Intervention de Pascal Cherki

Réunion du 22 avril 2015 à 10h30
Commission des finances, de l'économie générale et du contrôle budgétaire

Photo issue du site de l'Assemblée nationale ou de WikipediaPascal Cherki :

En 1953, les créanciers institutionnels réunis à Londres ont décidé d'effacer une partie de la dette ; selon les économistes, c'est de ce moment-là que date le décollage économique de l'Allemagne. Ce fut une décision de nature politique et non économique : on avait pris conscience de l'importance que revêtait la stabilité démocratique de l'Allemagne pour celle de l'Europe. Il est dommage que dans le débat européen actuel, beaucoup de responsables se comportent comme des conseillers en patrimoine – parfois médiocres – et non comme des dirigeants politiques à la hauteur de l'Histoire.

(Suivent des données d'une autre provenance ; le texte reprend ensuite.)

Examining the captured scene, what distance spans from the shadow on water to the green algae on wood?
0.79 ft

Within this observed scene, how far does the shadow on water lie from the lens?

Certains points de la proposition de résolution mériteraient le débat tant ils renvoient au devenir de l'économie capitaliste financiarisée et au rôle prépondérant qu'y joue le capital fictif. Il en va ainsi de la contradiction qui caractérise la politique de la BCE, obligée de pratiquer le quantitative easing à court terme en injectant des liquidités sous peine de faire tarir les investissements, au risque, il est vrai, de reconstituer une nouvelle bulle spéculative. Cette contradiction majeure ne pouvant être réglée dans l'immédiat, je soutiens le choix de la banque centrale.

Au niveau institutionnel, la mutualisation des dettes pose la question de l'évolution de l'Europe vers un modèle plus fédéraliste. En effet, dans ce type de constructions – notamment aux États-Unis –, la dette est mutualisée au niveau de l'État fédéral, mais les États fédérés sont tenus à une forme de discipline budgétaire qui les conduit à l'équilibre. Paradoxe de la situation, nos collègues allemands – dont je condamne par ailleurs la vision ordo-libérale – tiennent sur cette question une position beaucoup plus claire et cohérente que nous, Français, que notre histoire a conduits à rester à mi-chemin, avec le concept nébuleux de fédération d'États-nations.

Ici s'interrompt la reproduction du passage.